→ RECORDS SUPPLIED:
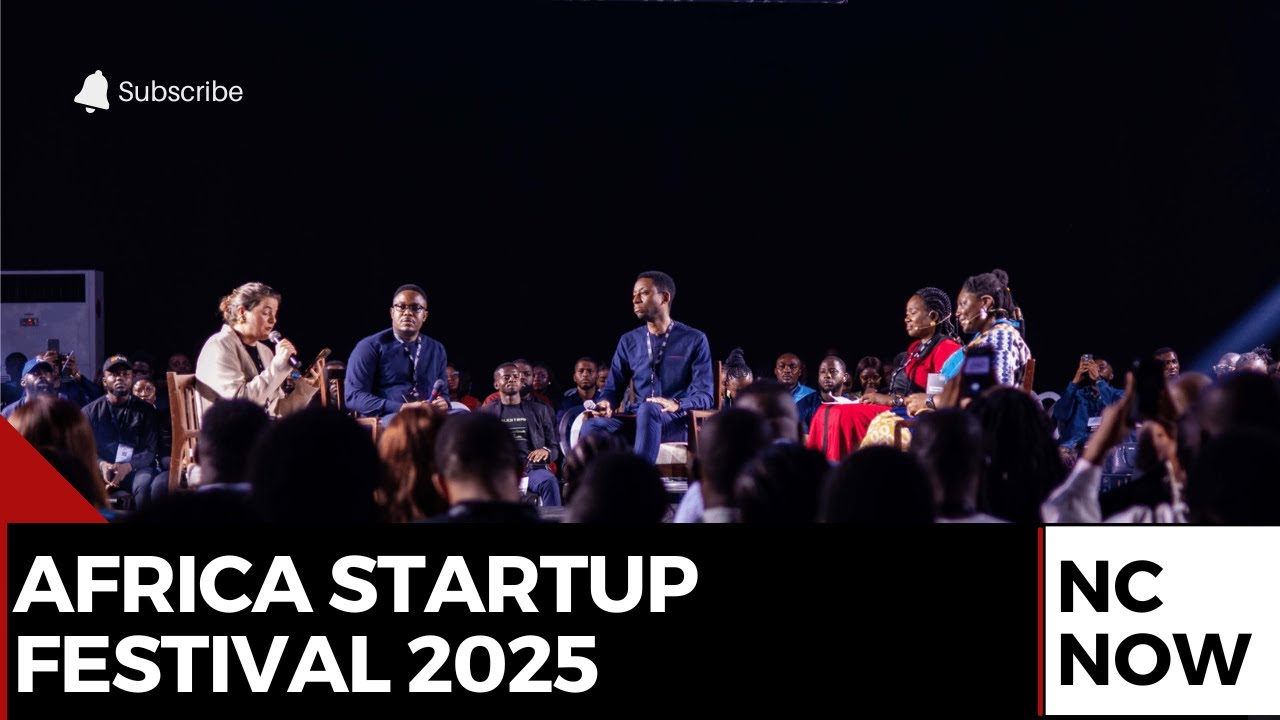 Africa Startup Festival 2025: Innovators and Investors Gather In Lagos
---
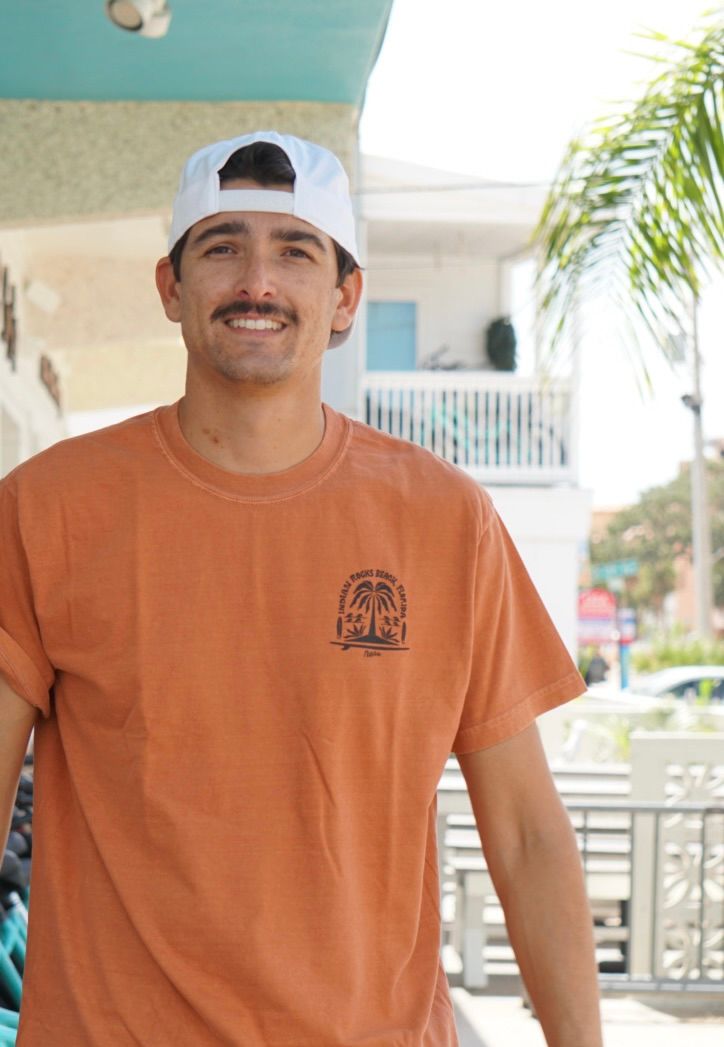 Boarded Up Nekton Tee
* * *
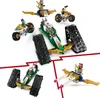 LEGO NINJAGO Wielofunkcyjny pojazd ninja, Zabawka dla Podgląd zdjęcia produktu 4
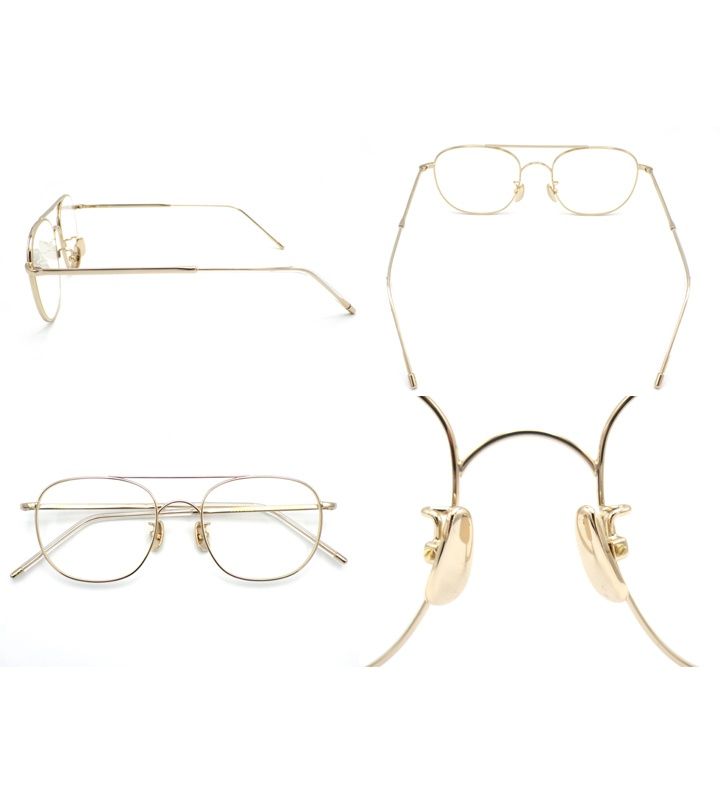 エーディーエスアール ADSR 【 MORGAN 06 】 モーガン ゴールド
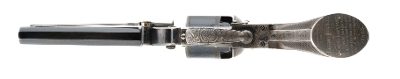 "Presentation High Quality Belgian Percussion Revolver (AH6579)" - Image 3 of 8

→ ASSIGNMENT: Here the job is to copy the stretch of records from the line containing "エーディーエスアール ADSR 【 MORGAN 06 】 モーガン ゴールド" through the line containing "Image 3 of 8", word for word. Leave every picture out.

→ FINAL ANSWER:
 エーディーエスアール ADSR 【 MORGAN 06 】 モーガン ゴールド
 "Presentation High Quality Belgian Percussion Revolver (AH6579)" - Image 3 of 8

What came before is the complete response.